Figure 7. Combination proteasome inhibition and HDAC inhibition induces increased caspase-9 activation and DNA fragmentation in vitro and cleavage of the caspase substrate, lamin A, in vivo.

(a) Caspase 9 in LN18 cells treated 16 h with 100 nM MRZ, 10 nM BTZ, 5 μM vorinostat, or combinations. (b,c) DNA fragmentation in LN18 cells treated with combinations of proteasome inhibitors and vorinostat (b) or panobinostat (c) for 48 h (*p < 0.05 compared to either single agent alone). (d) Combination index values for combinations of proteasome inhibitors and HDACi. Values <1 indicate synergy. Most highly synergistic doses are in bold font. (e) Treatment scheme for mice treated with combinations of proteasome inhibitors and vorinostat.

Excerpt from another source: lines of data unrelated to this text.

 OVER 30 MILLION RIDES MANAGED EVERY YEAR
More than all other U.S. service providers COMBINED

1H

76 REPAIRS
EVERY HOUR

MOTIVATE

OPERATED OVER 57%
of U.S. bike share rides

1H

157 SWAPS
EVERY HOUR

Tumors developed for 14 days, followed by treatment for 2 weeks with IP injections of BTZ (1.0 mg/kg twice weekly), MRZ (0.15 mg/kg twice weekly), or VORI (50 mg/kg 5 times per week) before mice were sacrificed 24 h following the last treatment. (f) Representative images of IHC staining for cleaved lamin A in tumors of mice treated for 2 weeks with combinations of BTZ, MRZ, and VORI (40 × magnification). (g) The average number of cleaved lamin A-positive cells per field for individual mice treated as in (e,f). p-values indicate significant differences compared to the control group, 40× magnification. All error bars represent the standard error of the mean for N = 3 independent experiments.